DNC chair says party targeting states including Florida, North Carolina
Democratic National Committee (DNC) Chair Jaime Harrison argued Sunday that the enthusiasm for Vice President Harris’s campaign has made Florida and North Carolina competitive for the November election, as Democrats look to expand their target map.
“I have never seen this type of energy, this type of organizing, grassroots organizing, and in all my years of being involved in politics,” Harrison said in an MSNBC “The Weekend” interview.
Harris’s campaign raised more than $200 million in its first week, and signed up more than 170,000 volunteers.
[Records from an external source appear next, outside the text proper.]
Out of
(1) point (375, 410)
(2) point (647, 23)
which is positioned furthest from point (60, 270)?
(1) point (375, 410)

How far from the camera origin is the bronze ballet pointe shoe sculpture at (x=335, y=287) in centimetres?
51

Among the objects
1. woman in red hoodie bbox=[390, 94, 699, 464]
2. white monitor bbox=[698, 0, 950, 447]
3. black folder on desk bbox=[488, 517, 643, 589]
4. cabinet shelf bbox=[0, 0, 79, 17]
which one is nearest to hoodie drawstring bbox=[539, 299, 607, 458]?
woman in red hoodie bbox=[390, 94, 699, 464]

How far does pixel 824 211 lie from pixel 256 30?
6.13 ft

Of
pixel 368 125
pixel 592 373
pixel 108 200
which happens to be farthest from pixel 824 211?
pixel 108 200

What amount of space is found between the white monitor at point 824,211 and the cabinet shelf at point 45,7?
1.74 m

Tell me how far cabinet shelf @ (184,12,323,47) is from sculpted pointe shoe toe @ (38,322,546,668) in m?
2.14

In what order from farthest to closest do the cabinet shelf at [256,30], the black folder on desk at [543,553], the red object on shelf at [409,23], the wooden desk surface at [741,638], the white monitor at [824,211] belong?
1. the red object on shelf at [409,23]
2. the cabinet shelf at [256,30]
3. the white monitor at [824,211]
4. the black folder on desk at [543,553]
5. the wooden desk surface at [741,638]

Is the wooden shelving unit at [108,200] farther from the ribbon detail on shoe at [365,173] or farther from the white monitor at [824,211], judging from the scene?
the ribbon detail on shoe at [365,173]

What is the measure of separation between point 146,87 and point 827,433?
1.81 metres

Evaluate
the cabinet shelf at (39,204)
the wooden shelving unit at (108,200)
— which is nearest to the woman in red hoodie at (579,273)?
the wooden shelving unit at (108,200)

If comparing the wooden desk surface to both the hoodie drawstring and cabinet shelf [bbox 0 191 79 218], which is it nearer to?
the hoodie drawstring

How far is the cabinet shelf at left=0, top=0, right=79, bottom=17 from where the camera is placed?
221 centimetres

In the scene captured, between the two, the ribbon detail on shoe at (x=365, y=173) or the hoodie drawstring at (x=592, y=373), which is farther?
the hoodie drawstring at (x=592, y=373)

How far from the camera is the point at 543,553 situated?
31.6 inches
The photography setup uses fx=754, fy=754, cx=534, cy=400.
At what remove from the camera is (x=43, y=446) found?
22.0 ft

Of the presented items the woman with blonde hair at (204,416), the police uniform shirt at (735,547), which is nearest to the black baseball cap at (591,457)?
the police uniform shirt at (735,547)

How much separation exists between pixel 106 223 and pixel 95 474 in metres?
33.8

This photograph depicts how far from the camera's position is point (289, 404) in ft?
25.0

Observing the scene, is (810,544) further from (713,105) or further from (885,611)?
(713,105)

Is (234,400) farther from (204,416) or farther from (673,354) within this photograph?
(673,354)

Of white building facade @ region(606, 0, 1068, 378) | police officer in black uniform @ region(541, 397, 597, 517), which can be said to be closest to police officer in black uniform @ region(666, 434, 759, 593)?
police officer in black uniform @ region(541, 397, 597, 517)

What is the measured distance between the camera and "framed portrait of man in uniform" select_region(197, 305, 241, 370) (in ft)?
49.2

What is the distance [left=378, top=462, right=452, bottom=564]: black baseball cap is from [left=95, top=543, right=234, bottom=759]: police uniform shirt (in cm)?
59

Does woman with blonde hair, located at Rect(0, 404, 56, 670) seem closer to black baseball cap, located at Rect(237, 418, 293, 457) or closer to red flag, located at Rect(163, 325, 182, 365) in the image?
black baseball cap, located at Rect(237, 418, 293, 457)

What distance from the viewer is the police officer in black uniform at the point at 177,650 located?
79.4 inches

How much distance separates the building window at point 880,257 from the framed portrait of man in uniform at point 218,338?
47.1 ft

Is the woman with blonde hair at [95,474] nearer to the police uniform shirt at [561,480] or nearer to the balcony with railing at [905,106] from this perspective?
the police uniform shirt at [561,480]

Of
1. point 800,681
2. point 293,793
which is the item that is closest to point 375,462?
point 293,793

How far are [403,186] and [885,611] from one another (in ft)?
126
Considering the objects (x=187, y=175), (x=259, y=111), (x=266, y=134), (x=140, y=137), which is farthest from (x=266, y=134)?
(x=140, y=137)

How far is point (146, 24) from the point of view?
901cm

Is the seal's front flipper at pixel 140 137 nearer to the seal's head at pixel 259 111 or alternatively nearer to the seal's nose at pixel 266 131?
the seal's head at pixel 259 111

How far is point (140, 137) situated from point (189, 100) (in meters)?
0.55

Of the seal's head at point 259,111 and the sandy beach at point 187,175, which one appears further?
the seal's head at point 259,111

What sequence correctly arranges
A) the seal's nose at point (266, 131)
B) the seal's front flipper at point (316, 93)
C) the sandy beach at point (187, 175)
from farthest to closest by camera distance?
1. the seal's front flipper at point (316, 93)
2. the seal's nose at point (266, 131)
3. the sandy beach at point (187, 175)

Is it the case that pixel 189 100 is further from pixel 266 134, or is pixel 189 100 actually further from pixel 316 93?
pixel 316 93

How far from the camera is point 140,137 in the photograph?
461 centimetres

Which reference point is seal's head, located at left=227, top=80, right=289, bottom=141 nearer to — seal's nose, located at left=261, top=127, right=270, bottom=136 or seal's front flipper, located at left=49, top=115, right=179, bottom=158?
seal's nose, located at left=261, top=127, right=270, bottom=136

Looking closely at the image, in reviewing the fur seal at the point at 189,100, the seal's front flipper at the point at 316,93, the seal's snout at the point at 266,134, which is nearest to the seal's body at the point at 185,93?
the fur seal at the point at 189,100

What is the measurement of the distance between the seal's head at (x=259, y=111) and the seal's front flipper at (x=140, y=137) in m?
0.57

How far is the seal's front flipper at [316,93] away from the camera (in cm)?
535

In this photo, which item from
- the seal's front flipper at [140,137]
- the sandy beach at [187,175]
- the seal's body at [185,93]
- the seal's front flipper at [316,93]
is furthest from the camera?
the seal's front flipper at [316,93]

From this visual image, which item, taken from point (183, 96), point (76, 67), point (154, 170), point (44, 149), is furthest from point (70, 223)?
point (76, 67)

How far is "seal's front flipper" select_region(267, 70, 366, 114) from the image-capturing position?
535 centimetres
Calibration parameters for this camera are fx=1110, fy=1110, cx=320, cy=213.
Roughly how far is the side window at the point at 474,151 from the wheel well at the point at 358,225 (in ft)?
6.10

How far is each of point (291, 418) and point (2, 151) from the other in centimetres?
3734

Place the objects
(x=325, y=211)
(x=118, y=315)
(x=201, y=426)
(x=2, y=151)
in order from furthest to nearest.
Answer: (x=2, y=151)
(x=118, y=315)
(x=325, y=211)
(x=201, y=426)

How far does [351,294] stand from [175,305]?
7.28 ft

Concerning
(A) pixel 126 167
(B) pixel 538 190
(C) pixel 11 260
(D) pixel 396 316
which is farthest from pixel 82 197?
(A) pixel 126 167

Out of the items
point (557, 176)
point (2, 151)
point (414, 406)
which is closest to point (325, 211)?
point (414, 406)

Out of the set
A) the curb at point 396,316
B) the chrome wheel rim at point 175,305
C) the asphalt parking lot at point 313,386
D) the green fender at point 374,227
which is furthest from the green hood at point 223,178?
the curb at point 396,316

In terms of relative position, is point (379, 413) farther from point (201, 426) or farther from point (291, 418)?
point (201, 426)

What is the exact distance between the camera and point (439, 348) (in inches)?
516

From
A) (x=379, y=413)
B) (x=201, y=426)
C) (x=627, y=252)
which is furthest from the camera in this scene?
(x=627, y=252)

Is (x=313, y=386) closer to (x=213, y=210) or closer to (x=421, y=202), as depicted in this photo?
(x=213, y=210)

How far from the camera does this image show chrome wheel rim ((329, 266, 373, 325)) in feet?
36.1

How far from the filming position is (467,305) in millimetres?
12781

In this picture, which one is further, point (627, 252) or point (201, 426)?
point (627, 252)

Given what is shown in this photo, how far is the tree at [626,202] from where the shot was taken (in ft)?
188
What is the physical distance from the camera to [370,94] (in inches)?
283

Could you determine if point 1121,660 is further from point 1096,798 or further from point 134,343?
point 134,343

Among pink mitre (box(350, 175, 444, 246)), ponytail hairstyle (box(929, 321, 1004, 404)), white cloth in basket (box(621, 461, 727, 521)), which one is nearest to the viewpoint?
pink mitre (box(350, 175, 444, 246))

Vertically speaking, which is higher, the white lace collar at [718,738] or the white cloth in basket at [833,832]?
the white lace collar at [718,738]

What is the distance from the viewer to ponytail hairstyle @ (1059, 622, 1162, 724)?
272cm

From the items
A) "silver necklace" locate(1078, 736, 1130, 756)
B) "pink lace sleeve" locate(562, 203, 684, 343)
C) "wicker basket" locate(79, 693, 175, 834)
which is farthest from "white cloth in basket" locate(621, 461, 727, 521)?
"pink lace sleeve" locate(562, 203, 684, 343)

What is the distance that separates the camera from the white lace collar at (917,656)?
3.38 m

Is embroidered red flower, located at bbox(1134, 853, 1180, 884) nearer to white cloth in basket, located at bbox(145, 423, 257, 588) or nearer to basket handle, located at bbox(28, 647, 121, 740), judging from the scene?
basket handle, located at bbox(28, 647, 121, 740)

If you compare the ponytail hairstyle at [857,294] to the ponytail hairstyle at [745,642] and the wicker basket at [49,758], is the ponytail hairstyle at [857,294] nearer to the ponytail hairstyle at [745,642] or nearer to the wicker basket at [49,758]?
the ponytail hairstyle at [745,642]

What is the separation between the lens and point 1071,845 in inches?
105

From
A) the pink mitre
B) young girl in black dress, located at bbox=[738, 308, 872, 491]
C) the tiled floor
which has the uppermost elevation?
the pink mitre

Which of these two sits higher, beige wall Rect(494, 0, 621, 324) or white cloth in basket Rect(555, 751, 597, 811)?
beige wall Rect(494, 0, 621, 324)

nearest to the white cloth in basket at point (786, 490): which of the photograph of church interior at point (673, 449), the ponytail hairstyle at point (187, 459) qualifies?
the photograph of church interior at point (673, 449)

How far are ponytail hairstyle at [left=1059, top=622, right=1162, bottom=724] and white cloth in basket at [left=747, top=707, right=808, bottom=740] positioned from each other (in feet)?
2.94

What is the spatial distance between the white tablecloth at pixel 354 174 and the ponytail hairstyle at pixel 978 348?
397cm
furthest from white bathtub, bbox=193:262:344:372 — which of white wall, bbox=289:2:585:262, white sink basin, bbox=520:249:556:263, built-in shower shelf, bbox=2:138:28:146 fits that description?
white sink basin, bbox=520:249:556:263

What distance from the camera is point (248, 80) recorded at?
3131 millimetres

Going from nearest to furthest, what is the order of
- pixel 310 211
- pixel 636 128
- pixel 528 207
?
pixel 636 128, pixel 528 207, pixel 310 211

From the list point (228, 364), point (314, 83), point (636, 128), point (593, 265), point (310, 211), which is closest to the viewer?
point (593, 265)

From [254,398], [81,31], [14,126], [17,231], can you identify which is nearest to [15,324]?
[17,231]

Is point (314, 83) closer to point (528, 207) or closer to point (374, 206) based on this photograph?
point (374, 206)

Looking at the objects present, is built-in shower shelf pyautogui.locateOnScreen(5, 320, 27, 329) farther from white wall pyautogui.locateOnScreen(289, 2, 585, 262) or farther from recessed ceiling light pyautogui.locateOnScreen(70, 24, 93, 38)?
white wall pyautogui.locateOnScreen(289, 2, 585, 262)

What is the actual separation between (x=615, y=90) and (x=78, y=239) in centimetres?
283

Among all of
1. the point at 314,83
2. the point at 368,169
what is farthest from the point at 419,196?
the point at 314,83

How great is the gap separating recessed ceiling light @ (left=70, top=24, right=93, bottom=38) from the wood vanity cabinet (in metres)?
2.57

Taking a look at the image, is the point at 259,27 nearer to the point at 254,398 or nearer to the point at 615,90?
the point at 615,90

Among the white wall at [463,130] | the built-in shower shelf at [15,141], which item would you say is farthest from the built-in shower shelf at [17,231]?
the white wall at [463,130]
Harrison said Democrats are more likely to go on offense now that Harris is at the top of the ticket.
“We have over 1100 staff across the country in our battleground states, that’s not counting in our nonbattleground states. We have over 200 offices across the battleground states,” he said. “We are supporting also through our red state program states that are not battlegrounds, but we believe we can be competitive, and so that’s happening right now.”
“This is an energy on the ground I have not seen since Barack Obama in 2008,” he continued. “And I’m telling folks, don’t sleep on Florida, don’t sleep on North Carolina, because we are going to have the boots on the ground to win those tight, close elections.”
Biden’s campaign polling found the president far behind former President Trump in states such as North Carolina, Georgia and Florida. Now, with Harris at the top of the Democratic ticket, recent polling has found the vice president within striking distance in some of those states.
Sen. Jon Ossoff (D-Ga.) is also bullish on Harris’s chances in the South, telling MSNBC earlier Sunday that he believes the vice president will take Georgia.
“She’s rapidly united the Democratic Party behind her candidacy, sees the momentum in this head-to-head race against former President Trump, and she’s electrifying volunteers and grassroots Democrats across the country,” he continued. “She’s put Georgia in play.”
Harris has significantly outperformed Biden in polling among young people, Black voters and Hispanic voters, key demographics that could decide swing states like Georgia and Arizona.
Democrats have quickly coalesced around Harris, with her campaign already gathering enough committed delegates to effectively lock up the party’s nomination. No other candidate has challenged Harris for the nomination, and her campaign has broken numerous fundraising records as it attempts to make up for a late start.
Polling has shown Harris improving over Biden’s figures against Trump, though now all attention is on who her own vice presidential candidate will be.